- Percentage of women using modern method of contraception has grown from 31 percent to over 35 percent over the past decade
- Use of contraceptives has averted more than 141 million unintended pregnancies, 29 million unsafe abortions and almost 150 000 maternal deaths
There has been a dramatic increase in the number of women using modern family planning methods in low and lower middle-income countries.
This is revealed in latest FP2030 2022 Measurement Report that was released at the International Conference on Family Planning 2022 in Thailand last week.
While contraceptive prevalence has steadily increased in these countries, the sharpest growth has been in Sub-Saharan Africa with 6.2 percent increase from 2012 to-date.
“In low- and lower middle-income countries, contraceptive prevalence among all women has increased from 31.9 percent to over 35 percent in the past decade,” says the report. “This means that one in three women of reproductive age is now choosing to use modern contraception.”
Modern contraceptive use
“In the last year alone, women’s use of contraception in low- and lower-middle income countries has averted more than 141 million unintended pregnancies, 29 million unsafe abortions and almost 150 000 maternal deaths.”
The report states that more than one billion women and girls of reproductive age (15–49) live in low- and lower-middle income countries. An estimated 371 million of those women are now using a modern method of family planning – 87 million more than just a decade ago.
From the measurement report, one fact emerges clearly: women are
demanding and using modern contraception in ever greater numbers, in every region, despite every obstacle.
Today, for example, implants are the most used method in 10 countries and the second most common method in another 14 countries. This represents a stark contrast with the method mix a decade ago when implants were not as widely available.
The FP2030 report also suggests that despite the unprecedented strain COVID-19 placed on national health systems and global supply chains, and throughout restrictive lockdowns, an increasing number of people around the world continued to seek out and use family planning products and services.
“The scale of the COVID-19 pandemic was unprecedented,” said Dr Samukeliso Dube, Executive Director of FP203.
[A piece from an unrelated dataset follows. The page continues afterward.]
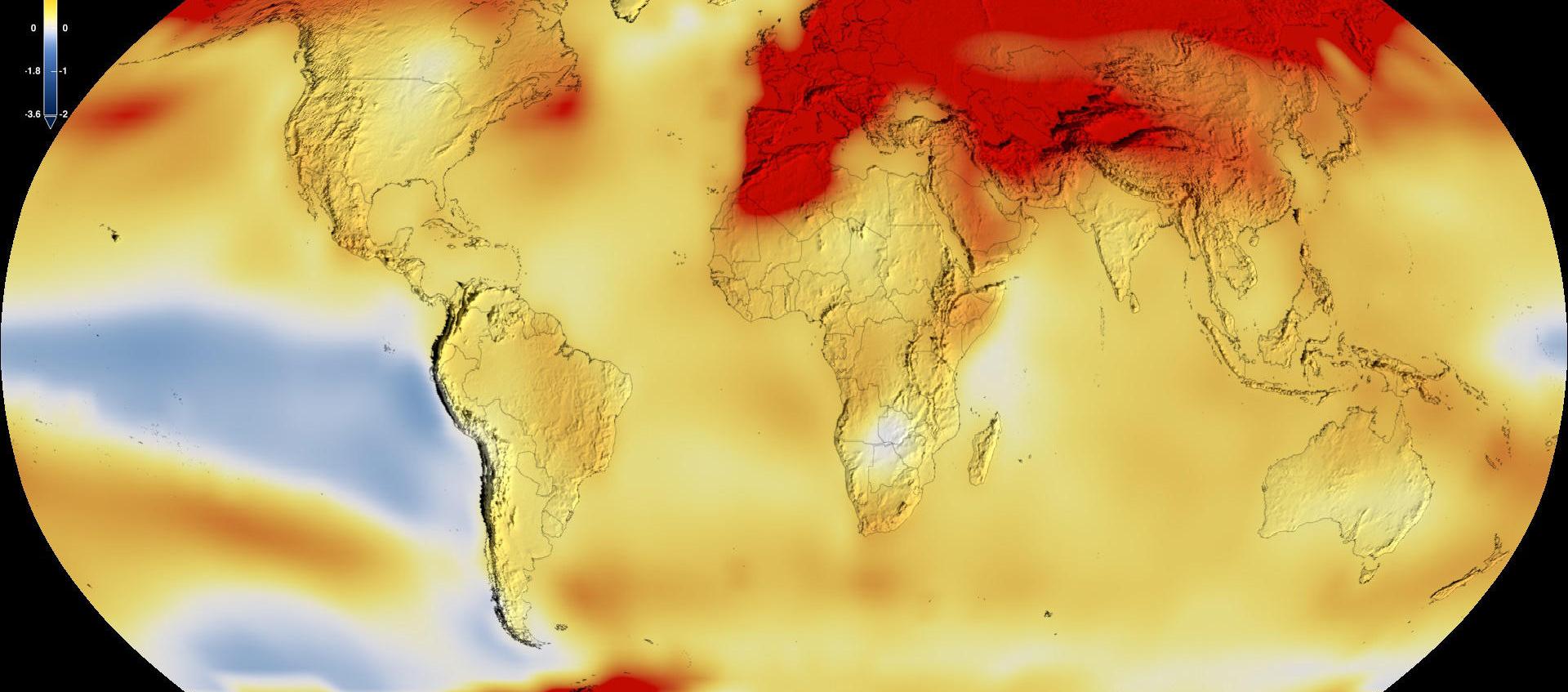 Imagen de  NASA que muestra el estado de calentamiento del globo terráqueo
“And over the past 10 years, health systems have been buffeted by a number of threats, including natural disasters, violent conflicts, epidemics of Ebola and Zika, political shifts and changing economic conditions.”
Paired with the significant commitments made by governments and philanthropies, the new FP2030 report demonstrates the strength and resilience of a movement that has withstood a host of global challenges, as more and more countries and organisations recognise that voluntary, rights-based family planning is integral to their development and a major driver of gender equality.
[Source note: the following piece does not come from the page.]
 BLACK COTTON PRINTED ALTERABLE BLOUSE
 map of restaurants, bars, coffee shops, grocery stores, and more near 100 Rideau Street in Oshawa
USAID made the first-ever FP2030 commitment, pledging US$15 million over five years, while governments, civil societies moved to advance family planning, vowing to expand access to voluntary, rights-based contraception. “The benefits of family planning are enormous, and have a multiplier effect,” added Dr. Dube.
“Family planning is the key to reducing maternal deaths; it is the difference between finishing high school and entering into early marriage and parenthood; and it can unlock a woman’s economic survival and prosperity. That is why we are delighted to welcome the announcement of the USAID’s decision to support FP2030.”
While celebrating the good news today, Dr. Dube also indicated that in many places, access to family planning services is under attack. The recent United States Supreme Court ruling in Dobbs vs. Jackson Women’s Health Organisation imperils not only abortion access, but also the right to contraception, the right to make personal medical decisions and potentially the right of LGBTQ individuals to marry and have children.
“Repressive movements around the world are threatening to roll back women’s rights, depriving people of bodily autonomy and reproductive freedom,” said Dr. Dube. “Despite the overwhelming demand for family planning, the progress of the last few years should not be taken for granted.”
Hold the line
Meanwhile, donor government funding for family planning is not keeping up with the growing demand for modern contraception. Data released revealed that bilateral donor funding totaled
approximately US$1.4 billion in 2021: essentially flat compared to 2020 but substantially lower than the peak achieved in 2019 (US$1.52 billion). Given current financial instability and inflationary trends around the world, there could be further funding cuts in the future. “Failing to adequately fund family planning efforts would be a missed opportunity for millions of women,” Dr. Dube noted.
“We need not only to hold the line, but also to secure new funding to accommodate the surge in demand for family planning. To ensure that the world stays on track to meet the Sustainable Development Goals by 2030—including the intersecting goals of gender equality, health, and prosperity—investments in family planning must be safeguarded and strengthened.”